Costa Rica is becoming the haven for agency-like companies. We have very talented creatives, front-end developers along with highly skilled back-end developers. This talent, along with other attractive traits this small country offers, makes many U.S. agencies to outsource their entire development effort to Costa Rica.
In this post I want to present some challenges that affect the software development life cycle in agency like companies in general. I’ll also present some action items that can be followed in order to start overcoming those challenges.
The root of the following challenges may be a bad approach to the quality assurance put in place, if any.
Requirement specifications nightmare
Quality is measurable compliance of what is specified in what is delivered. To have a clear understanding of what the client wants, we can use some traditional artifacts to specify requirements visually: Wireframes and Visual Design Guides.
There are pros and cons about their use, but let’s assume you use them to specify User Stories.
The most commons problems I’ve seen in many companies using this approach are:
- There is not a behavior-focused artifact for specifying requirements. Developers’ assumptions regarding workflow aspects inevitably creep in. This is a Quality hole.
- No visual specification artifact gets its sign-off from client before development starts mainly because the client has a lot of unprioritized requirements, and wants wireframes for all of them. Each wireframe follows an endless cycle of review and reword. Because the clock is clicking, developers commit to unclear requirements whose specifications change while it is developed. Developers never get sure of what the client really wants. The Development Team is penalized for this delay. [Bottlenecks in the value stream: 1) Too many kanban cards in the same stage, 2) a kanban card moves to next stage without being ready for that]
Quality Assurance pays the consequences
The biggest mistake I see is confusing Quality Control with Quality Assurance. Many companies only do Quality Control, and some do it poorly:
- Control quality of new features is unintentional: There is no any track system of new features to test and to add to the regression test pool. Every time estimates are given for new features, the final control quality effort is not analyzed; instead, an arbitrary constant amount of time for QA is assumed.
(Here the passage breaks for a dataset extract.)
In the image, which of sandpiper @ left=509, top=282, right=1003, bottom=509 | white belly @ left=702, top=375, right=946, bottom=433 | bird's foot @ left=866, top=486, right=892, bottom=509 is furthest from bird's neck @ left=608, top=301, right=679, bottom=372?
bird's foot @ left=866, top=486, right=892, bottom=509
- Test cases a not automated at all: It takes several days to execute a full regression test.
- There is no explicit limit in the capacity to solve ongoing client bugs along the Sprints. There is not a well-known agreement on how many bugs can be solved weekly. Not setting this limit kills predictability and cadence in the overall quality control workflow.
- The testing team feels forced leave behind the essential part of “Quality Assurance”, focused entirely in quality control and not doing preventing tasks like helping to create and automate up-front Acceptance tests for developers.
- If the client has a testing team to certify that what is delivered is what was asked, against what are they certifying quality? Are they using the same artifacts that development is using to create the new functionality?
Suggested Action Items that have worked for me
- Set a Work In Progress Limit to the specification stage, focusing in finishing (I mean: getting sign-off from client) one specification artifact at a time. Only completed wireframes and visual designs guides set the signal for starting the development stage. Prioritize knowing your Work in Progress Limit!!
- Use a BDD tool for specification of application features and user scenarios like Cucumber, which has the happy nature of being potentially executable.
- Include testing effort in future estimates for new functionality.
- Set an upper limit to client bug management effort.
- Deliver to client the specification artifacts that the development team used to create the new functionality.
- Start efforts in automating some parts of the regression test, a good way to start is create and support the execution of Cucumber specs.
Some extra advice
Do a constant and merciless hunting of bottlenecks in your value stream.
Put your foot down and say: “We can’t start developing User Stories if they are not fully understood and agreed by every party”.
Avoid Analysis Paralysis: You don’t need have to have fully specified every User Story in the Product Backlog; you only need such detail for the User Stories to be implemented in the next Sprint. Acknowledge the fact that the rest of the Product Backlog will inevitably change, so don’t waste time in defining details that will be thrown away.
Specification artifacts are conversation enablers, not conversation substitutes. Keep talking with your client to refine and handle unexpected details that will appear during Sprint.
Quality Assurance is a team responsibility; the major merit of it is preventing bugs.
Watch closely your code quality through Sprints.